18 janvier 2024
info:eu-repo/semantics/OpenAccess
Michel Calciu et al., « From GRAPPA to RoBERTa, a huge step froward in inferring sentiments and opinions from Natural Language in Marketing, Applications to BigData from a Covid19 Tweets Collection », HALSHS : archive ouverte en Sciences de l’Homme et de la Société, ID : 10670/1.ef756f...
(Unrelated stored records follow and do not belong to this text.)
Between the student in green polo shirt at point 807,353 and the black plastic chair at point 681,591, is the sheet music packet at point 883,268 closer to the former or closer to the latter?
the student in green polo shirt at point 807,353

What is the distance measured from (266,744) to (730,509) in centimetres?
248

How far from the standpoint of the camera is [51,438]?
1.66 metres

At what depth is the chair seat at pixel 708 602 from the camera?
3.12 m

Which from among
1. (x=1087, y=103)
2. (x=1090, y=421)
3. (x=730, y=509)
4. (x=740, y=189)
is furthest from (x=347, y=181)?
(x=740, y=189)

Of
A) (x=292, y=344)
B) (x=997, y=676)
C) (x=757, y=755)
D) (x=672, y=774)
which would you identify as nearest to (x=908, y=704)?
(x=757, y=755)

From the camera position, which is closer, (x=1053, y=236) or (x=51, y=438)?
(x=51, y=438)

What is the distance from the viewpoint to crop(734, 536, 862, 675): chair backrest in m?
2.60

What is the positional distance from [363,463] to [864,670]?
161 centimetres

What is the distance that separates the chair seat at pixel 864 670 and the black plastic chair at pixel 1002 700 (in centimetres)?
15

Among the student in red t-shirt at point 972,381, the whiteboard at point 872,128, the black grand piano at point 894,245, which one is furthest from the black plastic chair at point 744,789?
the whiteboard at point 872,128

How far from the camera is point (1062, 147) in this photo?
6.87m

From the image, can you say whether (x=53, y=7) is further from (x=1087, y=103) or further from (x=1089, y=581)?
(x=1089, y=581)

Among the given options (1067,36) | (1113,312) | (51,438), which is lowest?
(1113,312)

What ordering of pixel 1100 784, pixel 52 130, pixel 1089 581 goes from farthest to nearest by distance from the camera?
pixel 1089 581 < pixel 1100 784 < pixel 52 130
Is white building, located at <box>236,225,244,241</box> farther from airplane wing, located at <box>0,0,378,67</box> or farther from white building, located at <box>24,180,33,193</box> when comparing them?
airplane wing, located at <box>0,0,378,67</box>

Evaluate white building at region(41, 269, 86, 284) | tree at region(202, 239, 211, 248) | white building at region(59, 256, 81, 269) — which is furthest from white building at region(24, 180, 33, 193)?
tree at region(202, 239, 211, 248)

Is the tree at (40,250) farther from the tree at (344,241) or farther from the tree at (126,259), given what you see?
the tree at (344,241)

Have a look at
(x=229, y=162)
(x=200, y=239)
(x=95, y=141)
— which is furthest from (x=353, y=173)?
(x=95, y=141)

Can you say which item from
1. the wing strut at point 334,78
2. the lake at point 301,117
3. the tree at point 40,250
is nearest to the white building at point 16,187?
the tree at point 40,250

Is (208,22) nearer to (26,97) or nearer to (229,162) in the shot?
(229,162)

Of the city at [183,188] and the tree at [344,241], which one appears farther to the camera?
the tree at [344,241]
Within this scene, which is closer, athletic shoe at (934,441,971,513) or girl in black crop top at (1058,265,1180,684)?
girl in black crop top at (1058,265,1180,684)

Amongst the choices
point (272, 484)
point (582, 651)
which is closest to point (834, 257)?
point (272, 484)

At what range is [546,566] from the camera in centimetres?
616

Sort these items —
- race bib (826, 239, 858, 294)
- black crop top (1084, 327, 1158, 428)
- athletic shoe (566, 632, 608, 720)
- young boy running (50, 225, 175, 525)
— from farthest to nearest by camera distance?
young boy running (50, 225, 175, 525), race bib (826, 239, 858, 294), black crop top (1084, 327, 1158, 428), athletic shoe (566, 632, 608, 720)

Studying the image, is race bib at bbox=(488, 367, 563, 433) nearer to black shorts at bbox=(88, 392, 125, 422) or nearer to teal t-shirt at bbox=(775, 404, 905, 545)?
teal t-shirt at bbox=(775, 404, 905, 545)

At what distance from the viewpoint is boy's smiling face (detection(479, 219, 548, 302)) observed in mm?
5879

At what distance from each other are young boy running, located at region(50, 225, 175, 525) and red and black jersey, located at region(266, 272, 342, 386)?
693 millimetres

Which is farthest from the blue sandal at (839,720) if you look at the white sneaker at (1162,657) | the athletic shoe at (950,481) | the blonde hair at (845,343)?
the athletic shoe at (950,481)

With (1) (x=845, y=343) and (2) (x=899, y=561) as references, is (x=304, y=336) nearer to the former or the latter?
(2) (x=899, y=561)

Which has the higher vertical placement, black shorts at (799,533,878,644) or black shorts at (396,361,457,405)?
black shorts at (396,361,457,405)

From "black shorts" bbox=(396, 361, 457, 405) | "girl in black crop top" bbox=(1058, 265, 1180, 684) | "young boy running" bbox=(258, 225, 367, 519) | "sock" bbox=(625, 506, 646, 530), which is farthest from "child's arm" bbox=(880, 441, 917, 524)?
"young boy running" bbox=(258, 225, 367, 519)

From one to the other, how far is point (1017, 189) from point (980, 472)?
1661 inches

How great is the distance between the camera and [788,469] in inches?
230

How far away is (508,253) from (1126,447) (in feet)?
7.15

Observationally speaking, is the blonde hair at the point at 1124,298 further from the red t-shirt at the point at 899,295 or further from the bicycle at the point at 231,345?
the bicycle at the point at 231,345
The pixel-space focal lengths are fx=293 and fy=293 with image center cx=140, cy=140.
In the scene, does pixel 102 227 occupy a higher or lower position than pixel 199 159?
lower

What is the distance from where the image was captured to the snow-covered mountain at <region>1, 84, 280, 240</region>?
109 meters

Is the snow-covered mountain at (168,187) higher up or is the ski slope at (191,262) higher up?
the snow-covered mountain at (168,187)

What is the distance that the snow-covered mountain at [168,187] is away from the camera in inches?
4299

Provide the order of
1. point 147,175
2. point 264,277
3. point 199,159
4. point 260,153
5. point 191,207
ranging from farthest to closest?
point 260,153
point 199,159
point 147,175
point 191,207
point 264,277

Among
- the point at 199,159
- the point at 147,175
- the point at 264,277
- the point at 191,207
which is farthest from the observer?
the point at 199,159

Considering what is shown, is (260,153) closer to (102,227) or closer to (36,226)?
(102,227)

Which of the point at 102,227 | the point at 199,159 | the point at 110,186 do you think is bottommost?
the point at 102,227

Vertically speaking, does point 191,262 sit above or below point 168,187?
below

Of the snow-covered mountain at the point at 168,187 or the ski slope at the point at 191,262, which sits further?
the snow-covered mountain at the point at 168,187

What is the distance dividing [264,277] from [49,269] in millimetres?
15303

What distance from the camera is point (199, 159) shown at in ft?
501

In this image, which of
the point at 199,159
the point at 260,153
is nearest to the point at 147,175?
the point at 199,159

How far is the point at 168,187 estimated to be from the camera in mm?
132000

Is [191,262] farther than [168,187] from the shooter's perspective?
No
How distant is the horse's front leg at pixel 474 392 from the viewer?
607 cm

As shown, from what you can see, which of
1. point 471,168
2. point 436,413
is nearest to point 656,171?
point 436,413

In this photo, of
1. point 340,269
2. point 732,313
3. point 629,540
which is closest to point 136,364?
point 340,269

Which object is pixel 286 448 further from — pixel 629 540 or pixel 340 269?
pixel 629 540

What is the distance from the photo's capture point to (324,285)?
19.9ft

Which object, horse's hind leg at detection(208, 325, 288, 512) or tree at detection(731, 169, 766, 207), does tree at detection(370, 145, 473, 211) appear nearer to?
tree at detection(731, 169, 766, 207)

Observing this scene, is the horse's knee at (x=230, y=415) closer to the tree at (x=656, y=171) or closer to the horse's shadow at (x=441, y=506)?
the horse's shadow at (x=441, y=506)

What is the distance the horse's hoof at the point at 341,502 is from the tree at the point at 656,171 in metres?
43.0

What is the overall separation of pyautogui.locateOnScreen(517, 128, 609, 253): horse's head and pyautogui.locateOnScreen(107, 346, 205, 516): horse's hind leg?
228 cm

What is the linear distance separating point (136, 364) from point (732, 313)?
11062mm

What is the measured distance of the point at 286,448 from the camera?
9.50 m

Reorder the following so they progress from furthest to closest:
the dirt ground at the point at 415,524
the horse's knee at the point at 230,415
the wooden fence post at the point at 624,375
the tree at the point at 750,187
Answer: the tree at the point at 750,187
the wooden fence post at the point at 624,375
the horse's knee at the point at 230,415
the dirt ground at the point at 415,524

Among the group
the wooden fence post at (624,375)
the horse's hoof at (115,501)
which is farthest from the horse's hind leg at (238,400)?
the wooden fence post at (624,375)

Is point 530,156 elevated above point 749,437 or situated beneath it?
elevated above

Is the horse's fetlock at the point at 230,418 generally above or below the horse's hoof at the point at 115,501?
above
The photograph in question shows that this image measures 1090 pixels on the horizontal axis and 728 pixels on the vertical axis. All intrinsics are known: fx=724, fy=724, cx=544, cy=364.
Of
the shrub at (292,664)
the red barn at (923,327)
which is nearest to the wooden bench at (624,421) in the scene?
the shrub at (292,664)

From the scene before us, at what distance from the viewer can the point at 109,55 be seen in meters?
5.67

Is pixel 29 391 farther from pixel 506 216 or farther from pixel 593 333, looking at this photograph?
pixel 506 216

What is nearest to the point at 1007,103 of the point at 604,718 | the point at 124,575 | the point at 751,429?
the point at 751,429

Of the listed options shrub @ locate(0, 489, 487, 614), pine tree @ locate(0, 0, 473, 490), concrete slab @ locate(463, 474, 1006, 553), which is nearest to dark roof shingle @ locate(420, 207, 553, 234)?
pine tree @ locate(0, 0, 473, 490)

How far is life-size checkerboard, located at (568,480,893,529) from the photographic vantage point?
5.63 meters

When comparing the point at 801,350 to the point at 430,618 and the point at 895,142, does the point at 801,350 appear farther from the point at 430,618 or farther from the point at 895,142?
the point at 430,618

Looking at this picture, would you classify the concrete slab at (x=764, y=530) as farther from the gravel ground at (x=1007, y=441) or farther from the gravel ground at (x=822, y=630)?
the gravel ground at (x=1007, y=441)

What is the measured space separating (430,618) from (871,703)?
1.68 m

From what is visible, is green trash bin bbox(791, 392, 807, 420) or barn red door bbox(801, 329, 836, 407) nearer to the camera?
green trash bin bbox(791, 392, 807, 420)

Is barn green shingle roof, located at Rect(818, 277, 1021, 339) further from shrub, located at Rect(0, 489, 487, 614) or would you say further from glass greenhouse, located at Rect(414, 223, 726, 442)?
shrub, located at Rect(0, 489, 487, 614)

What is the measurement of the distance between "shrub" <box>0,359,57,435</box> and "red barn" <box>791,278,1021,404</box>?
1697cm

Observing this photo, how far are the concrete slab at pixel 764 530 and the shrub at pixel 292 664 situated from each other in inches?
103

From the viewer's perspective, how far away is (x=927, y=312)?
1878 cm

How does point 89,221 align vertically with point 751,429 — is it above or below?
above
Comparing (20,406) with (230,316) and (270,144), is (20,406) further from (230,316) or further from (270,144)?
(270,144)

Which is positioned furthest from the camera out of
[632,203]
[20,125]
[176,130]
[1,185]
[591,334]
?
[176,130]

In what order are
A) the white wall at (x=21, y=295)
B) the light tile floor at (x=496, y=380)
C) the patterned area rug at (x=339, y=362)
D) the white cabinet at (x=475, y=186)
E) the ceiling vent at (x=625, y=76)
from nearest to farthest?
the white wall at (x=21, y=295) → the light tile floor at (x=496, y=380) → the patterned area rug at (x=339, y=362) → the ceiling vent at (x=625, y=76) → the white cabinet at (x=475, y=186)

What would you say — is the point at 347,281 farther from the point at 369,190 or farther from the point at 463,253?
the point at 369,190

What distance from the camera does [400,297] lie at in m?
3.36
GRAPPA and RoBERTa are acronyms that may sound funny. The first recalls a well-known Italian drink while the other might remember “Dicke Bertha” the famous WW1 canon who was designed to blow-up 3 meters deep concrete walls. In fact, they cover two ways of inferring sentiments and opinions from Natural Language. GRAPPA is the name we gave to our GeneRal Approach for Parallel Processing Annotation a method that allowed us in a previous paper (Calciu & al, 2021) to significantly reduce computing time with lexicon-based annotations for sentiment analysis on Tweets. RoBERTa is just a variant of BERT a Transformer based deep learning technology that blue-up the “walls” of Natural Language Processing (NLP). So, the key point of this research is to demonstrate the huge step forward when inferring sentiments and opinions from lexicon-based annotations to AI Transformer based Deep Learning (DL) approaches like BERT. Besides testing the advantages of DL based contextual word embeddings over context ignoring methods that take text as a “bag of words”, we review sentiment Analysis of COVID-19-Related Twitter Data as a specialized field due to the imposed conciseness of tweets and the “disaster” represented by the pandemic. The potential of our 2.6 billion tweets collection for transfer learning is discussed with regard to the numerous contemporary state-of-the-art DL pre-trained models and labeled datasets on the subject that are freely available in specialized repositories on the Web.